Джейн снова отвела взгляд. Посмотрела на него.
— Я не думала, что это тревожило тебя. Ты вел себя так, будто ничего не произошло. Ты ненавидел ее.
— Ключевой момент: ты не спросила.
Джейн потерла лицо с, вроде как, раздражением. Терла и терла.
— Вишес, послушай, тебя не так легко прочесть, ты не эмоционален. Такое ощущение, что ты винишь меня в том, что составляет твою суть. Как я могла узнать…
— Я был на том складе с моими братьями и Ублюдками. Я побывал в гребаной резне, которая могла закончиться вообще иным образом. Ты так и не спросила, как это было. Ты не села рядом со мной…
— Это дела Братства! Вы не говорите о своих делах, никогда! — Она вскинула руки. — Ты должен посмотреть на все с моей стороны. Ты обвиняешь меня в том, что я бросила тебя, в то время как все я всего лишь следовала твоему примеру. Ты никогда не обсуждаешь со мной сражения. Не рассказываешь мне о войне. Ты исчезаешь за своими компьютерами, используя их вместо камуфляжа. Что мне оставалось? Сидеть на диване напротив тебя и вышивать, пока ты удостоишь меня возможностью спросить, что тебя гложет? На хрен это дерьмо из пятидесятых. Если ты хотел домашнего питомца, стоило завести кота.
— Джейн, да пофиг. Ты возвращаешься домой спустя пятнадцать-восемнадцать часов работы. Убитая, едва волоча ноги, с глазами «в кучку». Ты и не вспомнишь, сколько раз я укладывал тебя в кровать после того, как ты вырубалась на том диване…
— Мои пациенты — не чужие люди. Я лечу твою семью.
— Ты — моя супруга. Была, по крайней мере.

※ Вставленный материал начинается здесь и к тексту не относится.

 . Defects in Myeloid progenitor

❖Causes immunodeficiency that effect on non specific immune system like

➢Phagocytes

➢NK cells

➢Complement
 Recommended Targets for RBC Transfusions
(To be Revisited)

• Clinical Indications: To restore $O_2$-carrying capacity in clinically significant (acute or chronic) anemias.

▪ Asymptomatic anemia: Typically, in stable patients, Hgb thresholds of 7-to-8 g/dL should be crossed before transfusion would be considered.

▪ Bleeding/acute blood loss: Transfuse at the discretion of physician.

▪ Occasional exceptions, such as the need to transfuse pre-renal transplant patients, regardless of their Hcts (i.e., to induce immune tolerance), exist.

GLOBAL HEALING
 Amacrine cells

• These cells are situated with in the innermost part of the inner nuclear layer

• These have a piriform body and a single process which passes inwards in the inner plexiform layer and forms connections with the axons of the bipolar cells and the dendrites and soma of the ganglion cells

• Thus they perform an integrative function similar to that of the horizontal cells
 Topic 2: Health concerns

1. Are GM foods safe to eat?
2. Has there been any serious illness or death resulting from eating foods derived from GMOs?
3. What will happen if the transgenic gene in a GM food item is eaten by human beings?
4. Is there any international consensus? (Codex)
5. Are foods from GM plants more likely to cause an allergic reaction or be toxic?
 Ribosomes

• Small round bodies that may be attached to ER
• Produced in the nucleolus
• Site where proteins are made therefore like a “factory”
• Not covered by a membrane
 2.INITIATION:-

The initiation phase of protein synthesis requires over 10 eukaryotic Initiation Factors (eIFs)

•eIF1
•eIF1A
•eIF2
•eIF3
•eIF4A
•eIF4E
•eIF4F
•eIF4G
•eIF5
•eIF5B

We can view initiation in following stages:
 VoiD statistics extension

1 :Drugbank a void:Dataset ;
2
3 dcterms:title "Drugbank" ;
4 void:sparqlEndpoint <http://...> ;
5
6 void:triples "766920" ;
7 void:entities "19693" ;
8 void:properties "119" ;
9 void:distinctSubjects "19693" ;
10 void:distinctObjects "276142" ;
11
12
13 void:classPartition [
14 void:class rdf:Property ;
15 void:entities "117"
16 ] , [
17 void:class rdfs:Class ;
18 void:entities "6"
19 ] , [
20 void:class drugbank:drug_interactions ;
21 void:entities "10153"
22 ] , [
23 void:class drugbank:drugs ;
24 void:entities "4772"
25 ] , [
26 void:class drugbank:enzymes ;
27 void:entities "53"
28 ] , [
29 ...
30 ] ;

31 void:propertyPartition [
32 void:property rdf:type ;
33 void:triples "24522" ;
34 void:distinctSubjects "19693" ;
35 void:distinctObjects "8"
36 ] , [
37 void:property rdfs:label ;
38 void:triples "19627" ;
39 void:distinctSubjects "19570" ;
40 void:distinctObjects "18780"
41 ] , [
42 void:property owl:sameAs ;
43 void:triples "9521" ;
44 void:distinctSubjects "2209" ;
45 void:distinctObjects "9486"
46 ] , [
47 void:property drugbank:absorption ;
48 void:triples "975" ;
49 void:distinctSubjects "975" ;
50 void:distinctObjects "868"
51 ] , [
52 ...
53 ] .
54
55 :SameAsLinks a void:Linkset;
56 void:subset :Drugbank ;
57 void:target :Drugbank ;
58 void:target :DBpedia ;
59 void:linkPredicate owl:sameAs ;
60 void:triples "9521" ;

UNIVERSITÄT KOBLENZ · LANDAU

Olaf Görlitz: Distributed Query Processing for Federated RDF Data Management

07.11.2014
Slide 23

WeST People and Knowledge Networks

В последнее время тебя даже не назовешь соседкой по комнате.
Джейн сузила глаза.
— Ты хотя бы на мгновение можешь предположить, если прервешь свою эпическую тираду, каково это будет для меня — потерять кого-то из братьев и солдат в свою смену? Не заботиться о них должным образом? Принять неверное решение, хотя я не всегда владею нужной информацией или всеми ответами? Ты снаружи сражаешься с Обществом Лессенинг, я же занимаюсь зачисткой последствий, и уж лучше я буду хреновой женой для тебя, чем плохим врачом, когда они умирают.
Ви скрестил руки на груди и кивнул.
— Ты вполне четко обозначила свои приоритеты. Я знаком с ними.
— И не получив желаемого, справляешься с этим просто шикарно, достойно уважения. Если тебе есть, о чем поговорить, почему бы просто не завести разговор?
— Проверь сообщения.
— Я никогда не игнорирую твои сообщения.
— Уверена в этом?
— Да. Я всегда отвечаю тебе.
Уставившись на нее, он совсем не узнавал себя. Он не понимал, как превратился в эту выгребную яму сумбура и гнева, он всегда был стальным кинжалом, а сейчас представлял собой пластмассовый ножик для масла. Одно он знал точно — он так больше не может.
Он не был попрошайкой. Он — не тряпка. И в этой ситуации он — не жертва… Джейн — тоже. Они — двое людей, которые пошли раздельными путями, сотня последовательно принятых решений все сильнее отдаляла их от их отношений, вместо того, чтобы сближать.
Его глупый поступок просто осветил ситуацию, и чувства, которые они испытывали и сейчас выговаривали, — результат того, что они наконец-то осознали масштаб проблем.
— Я кричу, Джейн. — Он указал на свою голову. — Вот здесь, я кричу и схожу с ума. Мне столько не вынести, и в прошлом я знал, что поможет мне пережить происходящее, пока все не утихнет. И это сто процентов не разговоры, и знаешь что? Ты — единственный человек, кому я могу сказать об этом. Я судорожно пытаюсь взять себя в руки и не горжусь этим… я это ненавижу, черт подери. Но я должен функционировать, понимаешь? Я не могу подвести Рофа и Братство. Я должен выходить на поле боя, быть начеку, делать свою работу и это… — он указал пальцем на свой череп, — должно вернуться в строй. Я не тронул ее. Когда дошло до этого, я не смог, но не потому, что это неправильно с точки зрения морали, а потому, что я хочу быть с тобой. Ненавидь меня за неверное решение, принятое в приступе отчаяния, если так тебе будет проще, но я не трахал ее и никогда не сделаю это снова.